Your objective >> What you return should be the exact lines from the one with "District Mens Perfect" to the end of the records below, both included, and no pictures.
--------------------------------
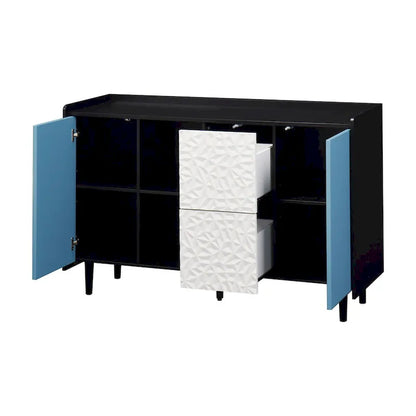 Buffet bahut, armoire de rangement avec portes bleues, 2 tiroirs avec panneau au design unique et 2 compartiments de rangement ouverts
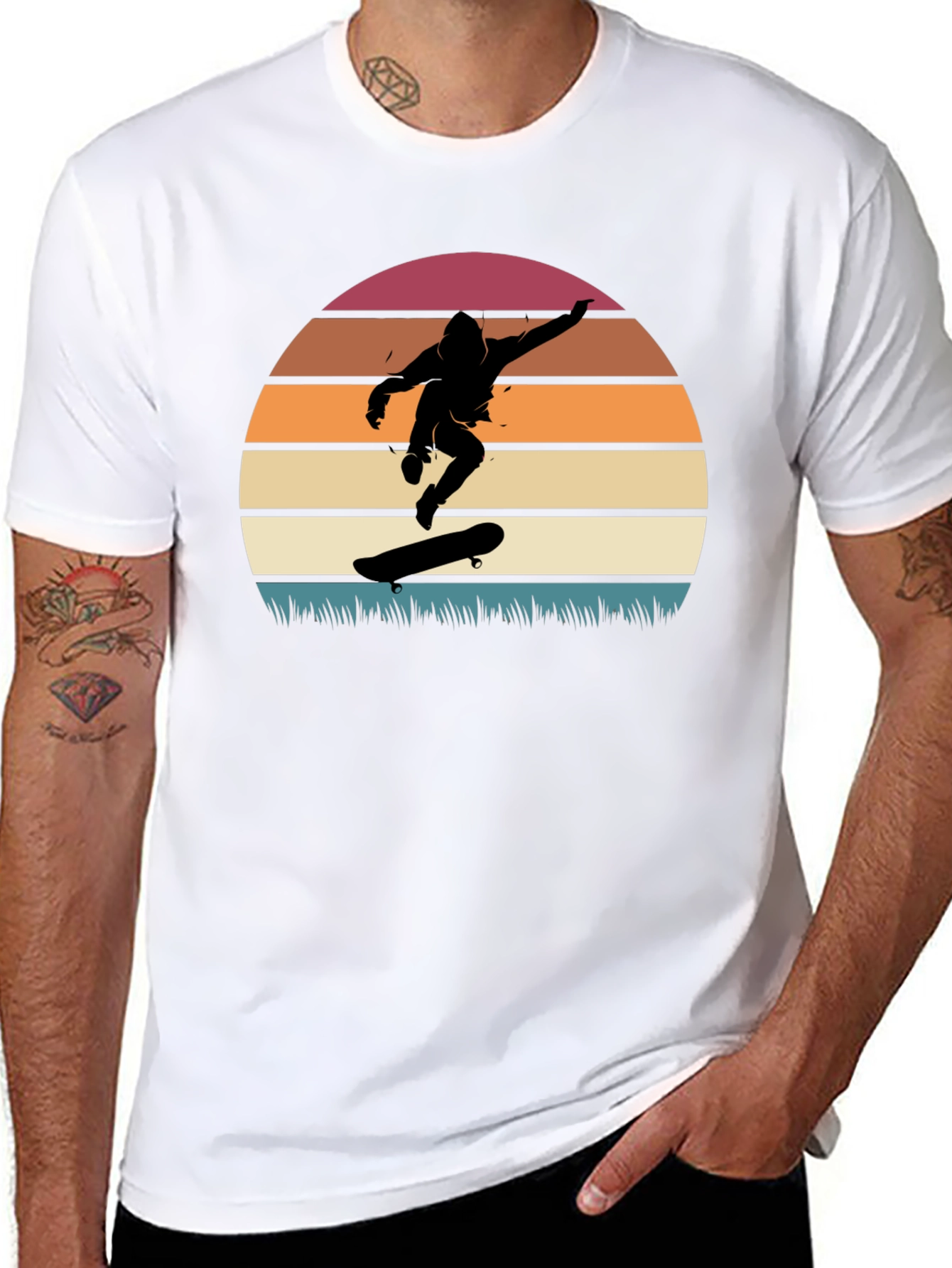 Skateboarder Sunset Graphic Tee - Cool Retro Design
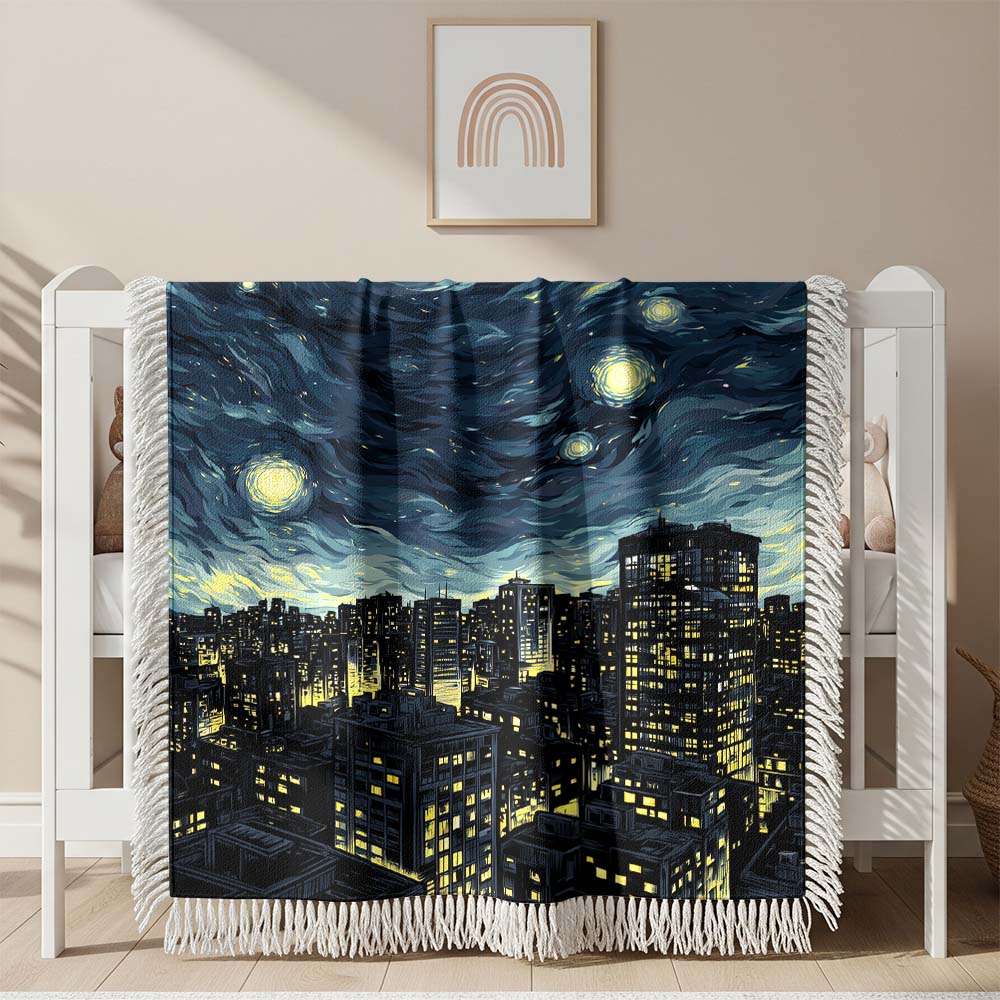 Ruhige Moderne Stadt bei Nacht Gewobene Decke – Woven Blanket Fransendecke Wandbehang 2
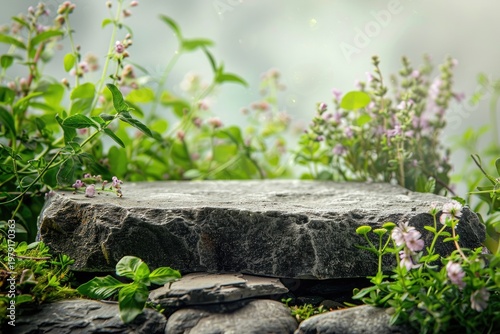 Natural Stone Podium in Lush Green Garden with Blooming Flowers.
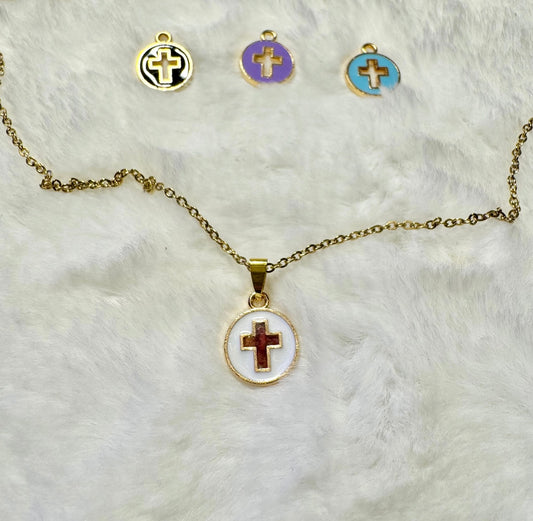 Circle with cross filled with flowers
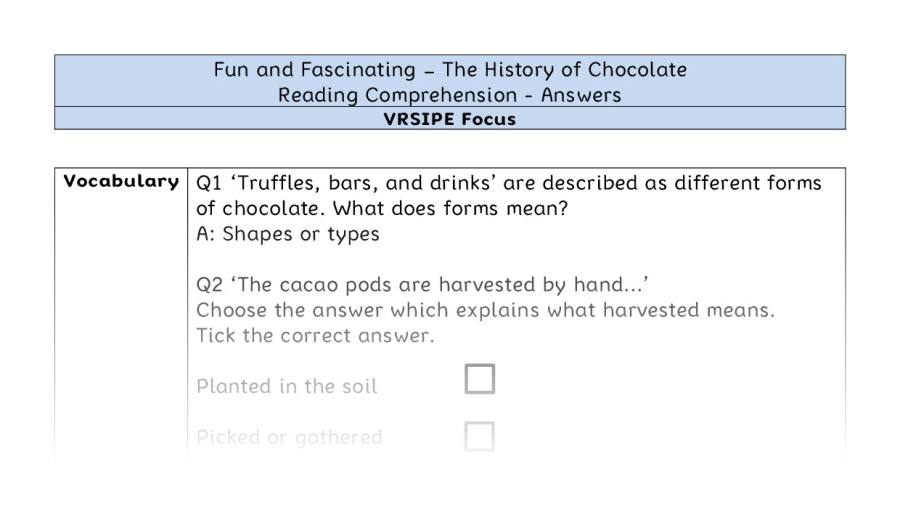 The History of Chocolate - Reading Comprehension Answers - VRSIPE Focus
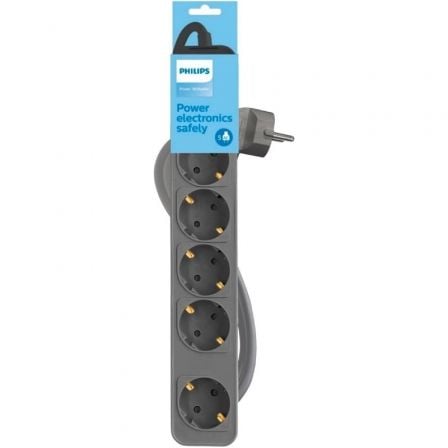Régua de Extensão com Interruptor Philips CHP2154G/12 5 Tomadas de Corrente/ Cabo 1.5m/ Cinzento - Imagem 2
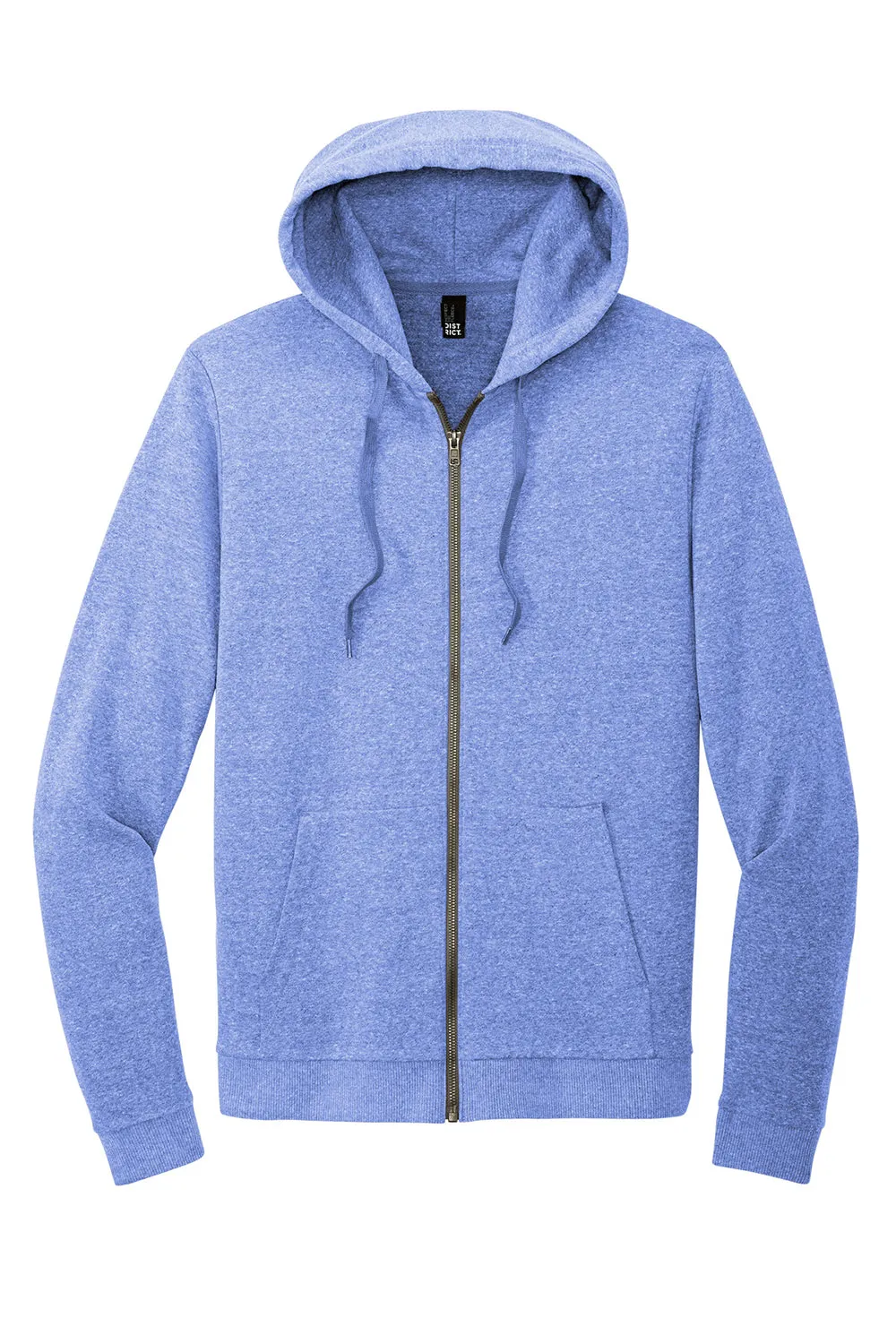 District Mens Perfect Tri Fleece Full Zip Hooded Sweatshirt Hoodie w/ Pockets - Royal Blue Frost
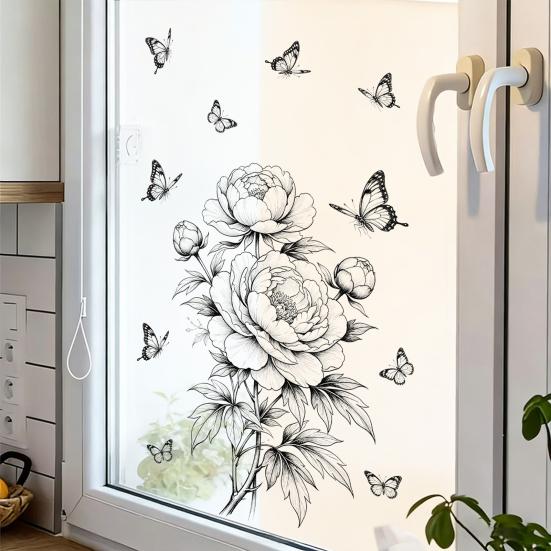 Large Peony Window Cling Sketch Style Flower Butterfly Window Decal Removable Static Glass Door Window Sticker for Bedroom Living Room Kitchen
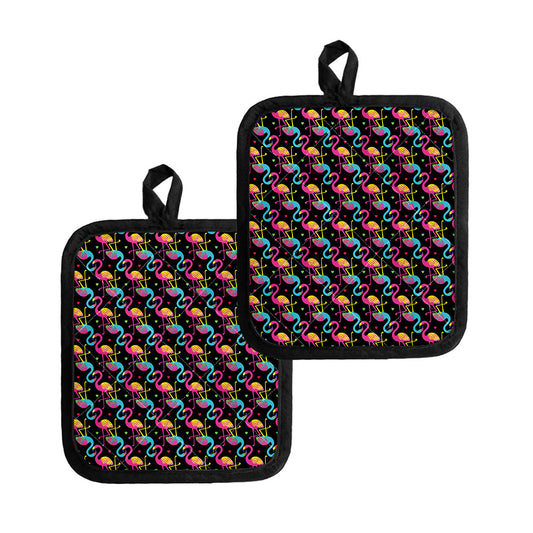 Colorful Flamingo Pattern Print Pot Holders
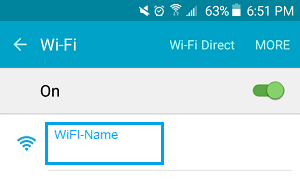 Имя сети Wi-Fi для подключения на телефоне Android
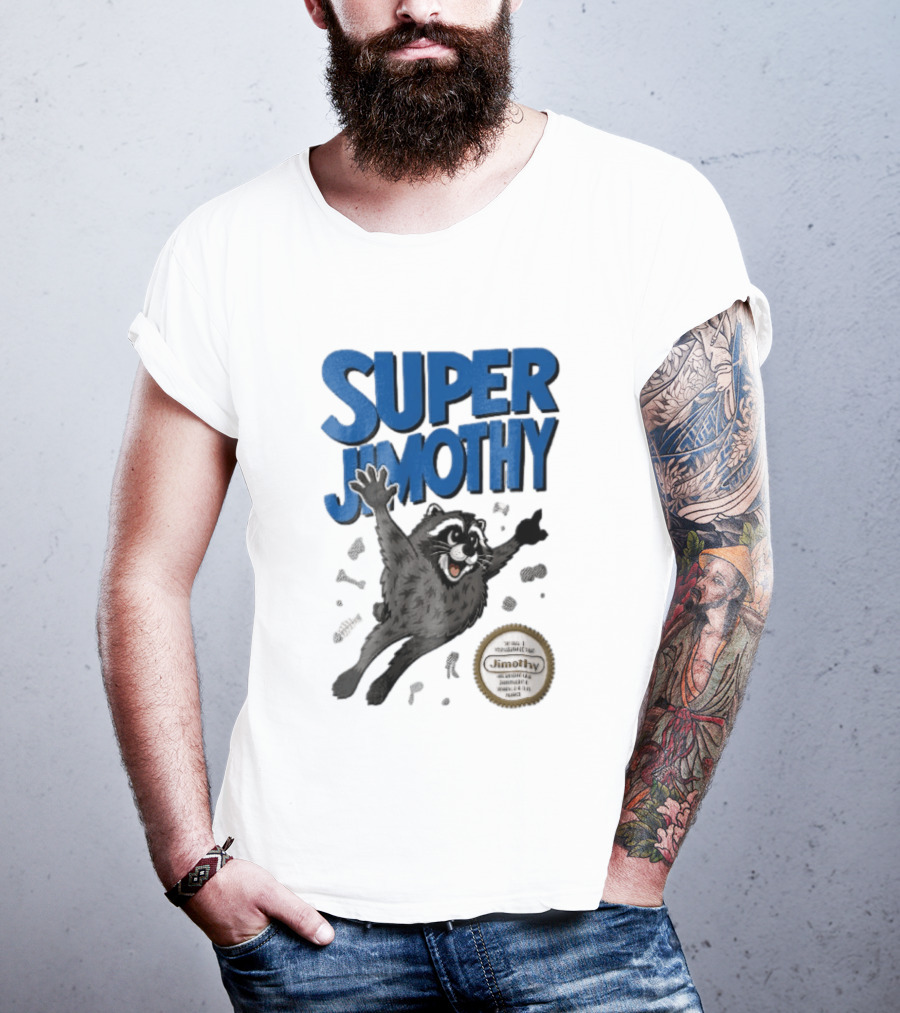 Super Jimothy Cartoon Flying Raccoon Trash Scraps Gold Seal T-Shirt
--------------------------------
Exercise response >>
 District Mens Perfect Tri Fleece Full Zip Hooded Sweatshirt Hoodie w/ Pockets - Royal Blue Frost
 Large Peony Window Cling Sketch Style Flower Butterfly Window Decal Removable Static Glass Door Window Sticker for Bedroom Living Room Kitchen
 Colorful Flamingo Pattern Print Pot Holders
 Имя сети Wi-Fi для подключения на телефоне Android
 Super Jimothy Cartoon Flying Raccoon Trash Scraps Gold Seal T-Shirt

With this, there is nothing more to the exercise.